食事・栄養について知ろう

多発性骨髄腫の三大症状と食事

Q4.
多発性骨髄腫の三大症状(貧血、腎障害、骨病変)があらわれた時の食事はどのように工夫すればよいのでしょうか?
A4.
それぞれの症状をよくするために必要な栄養素をたくさんとろうとするよりも、バランスのよい食事を心がけましょう

貧血なら鉄分の多いもの、腎障害なら塩分を控え適正量のたんぱく質摂取を基本に、糖分・脂肪分などを含むカロリーの高いもの、骨病変にはカルシウムが多く含まれるものをとるとよいと言われています。これらは間違いではありません。しかし、そればかり摂取しようと意識しすぎるあまり、栄養が偏ってしまい、かえって体に負担がかかることもあります。それぞれの症状があらわれた時であっても、望ましい食事の基本はいろいろな食品をバランスよくとることです。栄養バランスのよい食事をとった上で、さらに症状の改善に効果的とされる栄養素を多く含む食品をとり入れるのがよいでしょう。

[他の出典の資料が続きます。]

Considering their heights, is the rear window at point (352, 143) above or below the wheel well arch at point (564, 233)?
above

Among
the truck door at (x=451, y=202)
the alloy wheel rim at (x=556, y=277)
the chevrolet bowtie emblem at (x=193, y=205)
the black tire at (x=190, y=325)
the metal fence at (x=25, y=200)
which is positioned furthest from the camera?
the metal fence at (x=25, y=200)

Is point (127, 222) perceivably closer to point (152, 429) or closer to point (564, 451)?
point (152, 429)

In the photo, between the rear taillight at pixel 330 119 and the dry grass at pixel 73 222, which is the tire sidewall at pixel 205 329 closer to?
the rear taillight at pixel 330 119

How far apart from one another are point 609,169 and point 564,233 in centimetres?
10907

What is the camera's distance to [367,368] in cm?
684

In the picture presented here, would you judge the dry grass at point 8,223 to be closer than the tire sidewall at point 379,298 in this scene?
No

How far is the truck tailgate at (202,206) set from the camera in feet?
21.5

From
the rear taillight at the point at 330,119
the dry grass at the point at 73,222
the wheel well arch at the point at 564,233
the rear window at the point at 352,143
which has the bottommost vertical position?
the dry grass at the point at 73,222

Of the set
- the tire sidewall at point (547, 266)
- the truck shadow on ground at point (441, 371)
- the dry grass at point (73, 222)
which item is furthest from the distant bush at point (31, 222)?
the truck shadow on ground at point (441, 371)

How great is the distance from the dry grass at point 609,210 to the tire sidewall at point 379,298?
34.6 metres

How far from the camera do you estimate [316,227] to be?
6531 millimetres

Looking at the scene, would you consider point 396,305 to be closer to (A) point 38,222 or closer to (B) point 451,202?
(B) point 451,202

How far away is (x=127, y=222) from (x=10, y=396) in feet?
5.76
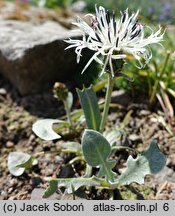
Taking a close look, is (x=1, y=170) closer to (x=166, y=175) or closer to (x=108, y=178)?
(x=108, y=178)

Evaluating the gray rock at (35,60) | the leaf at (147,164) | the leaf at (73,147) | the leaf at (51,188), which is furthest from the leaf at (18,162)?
the gray rock at (35,60)

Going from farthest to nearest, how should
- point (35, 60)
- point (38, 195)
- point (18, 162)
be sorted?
point (35, 60) → point (18, 162) → point (38, 195)

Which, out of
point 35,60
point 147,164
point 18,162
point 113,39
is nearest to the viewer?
point 113,39

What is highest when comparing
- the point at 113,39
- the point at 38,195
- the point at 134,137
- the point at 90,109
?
the point at 113,39

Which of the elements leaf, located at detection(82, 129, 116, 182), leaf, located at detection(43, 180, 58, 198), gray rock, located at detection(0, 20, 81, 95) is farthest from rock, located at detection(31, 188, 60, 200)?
gray rock, located at detection(0, 20, 81, 95)

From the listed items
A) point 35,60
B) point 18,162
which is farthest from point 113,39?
point 35,60

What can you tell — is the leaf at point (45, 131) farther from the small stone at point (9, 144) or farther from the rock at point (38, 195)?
the small stone at point (9, 144)

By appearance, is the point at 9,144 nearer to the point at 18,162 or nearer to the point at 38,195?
the point at 18,162
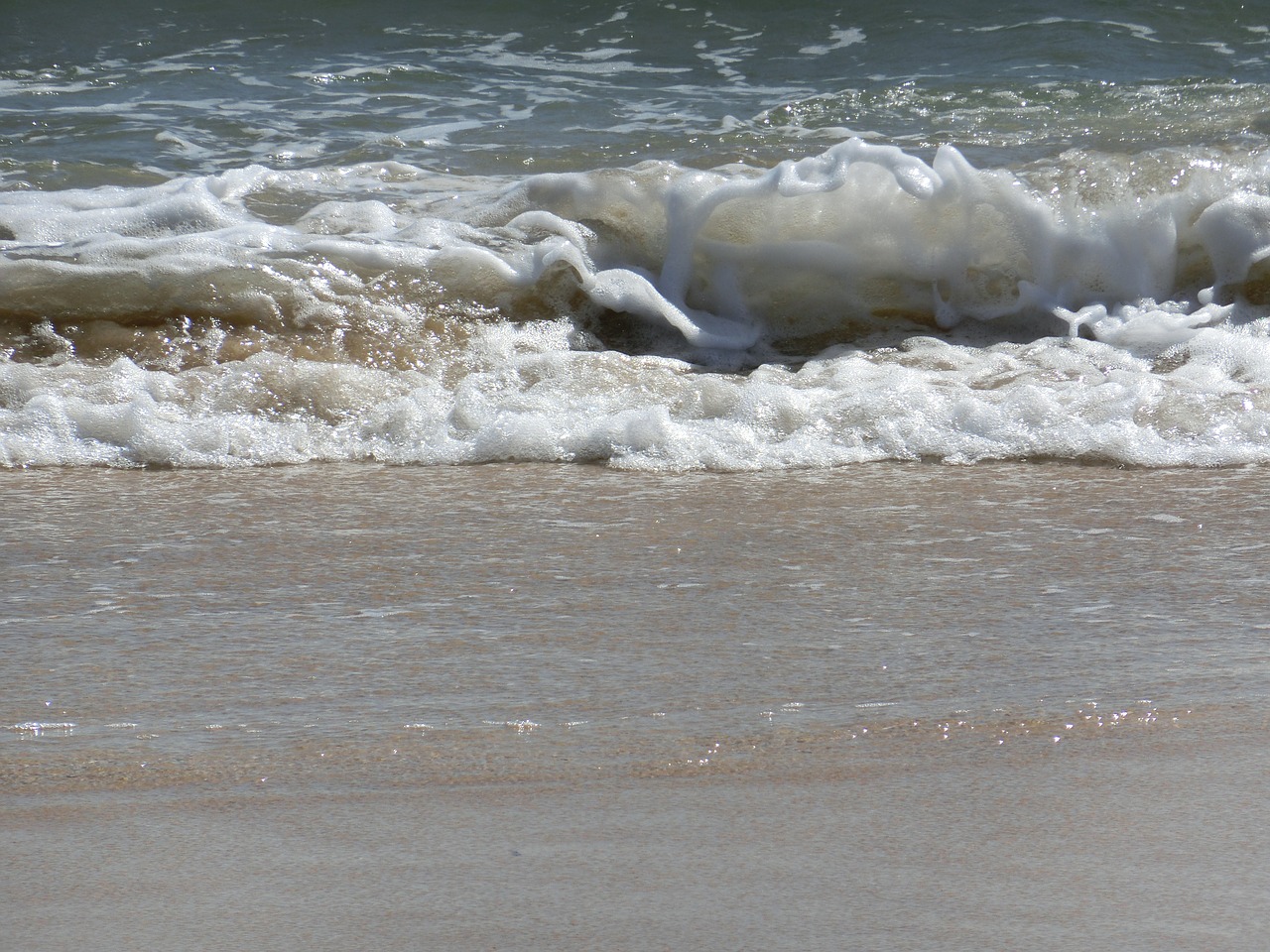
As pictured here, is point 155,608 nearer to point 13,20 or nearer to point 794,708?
point 794,708

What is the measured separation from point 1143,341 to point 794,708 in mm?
2425

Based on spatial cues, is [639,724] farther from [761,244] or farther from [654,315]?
[761,244]

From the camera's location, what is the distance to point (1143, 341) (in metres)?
3.58

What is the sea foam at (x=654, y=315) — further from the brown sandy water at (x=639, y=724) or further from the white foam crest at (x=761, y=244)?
the brown sandy water at (x=639, y=724)

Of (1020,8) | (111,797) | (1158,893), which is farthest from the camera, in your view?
(1020,8)

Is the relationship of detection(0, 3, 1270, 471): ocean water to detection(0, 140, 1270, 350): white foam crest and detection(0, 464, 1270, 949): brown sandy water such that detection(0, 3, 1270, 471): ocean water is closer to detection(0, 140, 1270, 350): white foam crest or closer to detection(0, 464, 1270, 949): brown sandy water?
detection(0, 140, 1270, 350): white foam crest

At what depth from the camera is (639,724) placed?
1.50 m

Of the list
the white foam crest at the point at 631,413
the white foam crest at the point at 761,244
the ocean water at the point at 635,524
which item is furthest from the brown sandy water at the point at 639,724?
the white foam crest at the point at 761,244

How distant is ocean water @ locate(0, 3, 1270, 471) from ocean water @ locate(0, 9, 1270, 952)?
17 millimetres

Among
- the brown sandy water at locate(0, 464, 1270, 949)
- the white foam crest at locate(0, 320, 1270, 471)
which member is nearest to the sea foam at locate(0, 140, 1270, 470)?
the white foam crest at locate(0, 320, 1270, 471)

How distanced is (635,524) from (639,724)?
2.69 feet

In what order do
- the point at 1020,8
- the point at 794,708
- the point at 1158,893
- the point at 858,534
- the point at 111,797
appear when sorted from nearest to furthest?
the point at 1158,893 < the point at 111,797 < the point at 794,708 < the point at 858,534 < the point at 1020,8

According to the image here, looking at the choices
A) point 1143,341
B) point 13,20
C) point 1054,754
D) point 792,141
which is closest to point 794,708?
point 1054,754

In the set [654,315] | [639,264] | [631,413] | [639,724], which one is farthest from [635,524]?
[639,264]
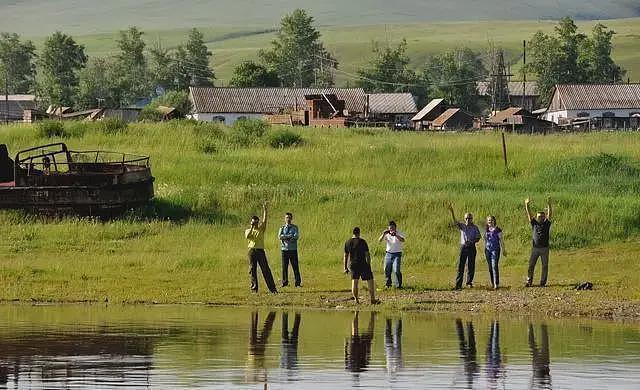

ただ、栄養バランスのよい食事をとることは意外に難しいのです。バランスのよい食事とは、主食、主菜、副菜、牛乳・乳製品、果物が適切な分量で組み合わされたものをいいます。公益財団法人がん研究振興財団の出している『食事に困った時のヒント』に、症状に合ったメニューとともに詳しく紹介されていますので、ぜひ参考にしてください。症状ごとのもっと具体的なアドバイスが欲しいという方は、受診している医療機関の管理栄養士に相談してみてください。